Cinéma / DOULEUR ET GLOIRE de Pedro Almodovar.

Le titre du film au contraste doublement évocateur, où l’intimité du cinéaste s’y révèle plus que jamais , comme une sorte de mise à nu bouleversante. La vie et la créativité en osmose , bilans, sacrifices et douleurs intimes. Enfance, famille, mère aimée, amis et amants, maladie , tourments, désillusions, regrets, besoin de réconciliation. Et puis cette « flamme -remède » de la création artistique qui vous tient debout !. Douleur et gloire de l’art.
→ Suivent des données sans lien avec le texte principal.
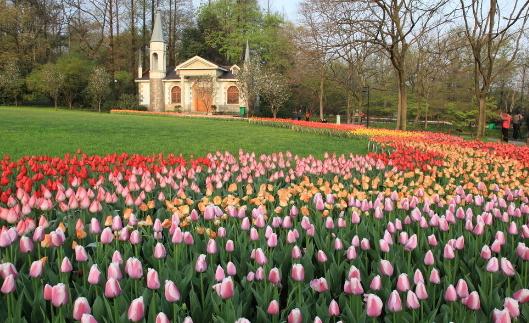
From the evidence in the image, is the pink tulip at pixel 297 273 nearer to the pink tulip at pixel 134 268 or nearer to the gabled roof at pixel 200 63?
the pink tulip at pixel 134 268

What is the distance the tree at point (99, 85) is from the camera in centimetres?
4619

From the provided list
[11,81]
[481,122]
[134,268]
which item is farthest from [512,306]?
[11,81]

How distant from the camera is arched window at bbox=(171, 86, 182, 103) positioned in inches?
2046

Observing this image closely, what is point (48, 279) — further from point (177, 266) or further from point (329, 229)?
point (329, 229)

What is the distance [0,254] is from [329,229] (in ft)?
7.19

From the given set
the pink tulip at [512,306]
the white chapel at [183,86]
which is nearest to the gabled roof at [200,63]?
the white chapel at [183,86]

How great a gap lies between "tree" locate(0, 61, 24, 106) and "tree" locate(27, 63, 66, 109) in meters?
1.08

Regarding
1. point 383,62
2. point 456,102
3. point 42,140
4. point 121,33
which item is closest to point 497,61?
point 456,102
Salvador ( Antonio Banderas ) et Féderico ( Leonardo Sbaraglia – Crédit Photo :  Pathe Distribution-

Le premier plan du film , nous fait découvrir Salvador( Antonio Banderas , dans son plus beau au rôle!) cinéaste vieillissant et malade dont la voix off , nous égrène les multiples souffrances physiques endurées dues a différentes maladies qui entravent désormais son travail de création. Dans l’eau bleue de la piscine soudain les souvenirs remontent à la mémoire , ceux de son enfance auprès des lavandières avec lesquelles, sa mère ( Penelope Cruz) lave le linge . La campagne provinciale , les jeux d’enfants , mais aussi la vie difficile d’une famille pauvre , puis , le déménagement dans ce qui sera sa nouvelle vie dans une        « caverne » où la lumière n’arrive que par une petite ouverture . Père et mère travaillant durement et courageusement , la scolarisation religieuse de Salvador et ses cours donnés au jeune voisin ouvrier analphabète, sollicité pour aménager la maison . Les souvenirs d’hier qui viendront à plusieurs reprises se superposer au présent de Salvador diminué par ses douleurs auxquelles vient s’ajouter un « panne » créative qui l’exaspère. Dès lors , reclus dans son appartement,  Salavdor , diminué par ses douleurs , rumine sa solitude de cinéaste vieillissant, en panne d’inspiration . Attisée par cette impuissance douloureuse, les souvenirs vont affluer empreints à la fois de nostalgie et de regrets . Ces douleurs là , insensiblement, vont faire naître – au cœur du labyrinthe des passions ( 1882) titre d’un film d’hier du jeune cinéaste débutant qu’il fut- comme un irrépressible désir de trouver remède à sa douleur. C’est la belle idée du film , où dès lors,  se succèdent,au fil des évocations et des rencontres , la nécessité de « réconciliation » fut-ce -t- elle difficile, avec les autres …et donc , aussi , avec soi  …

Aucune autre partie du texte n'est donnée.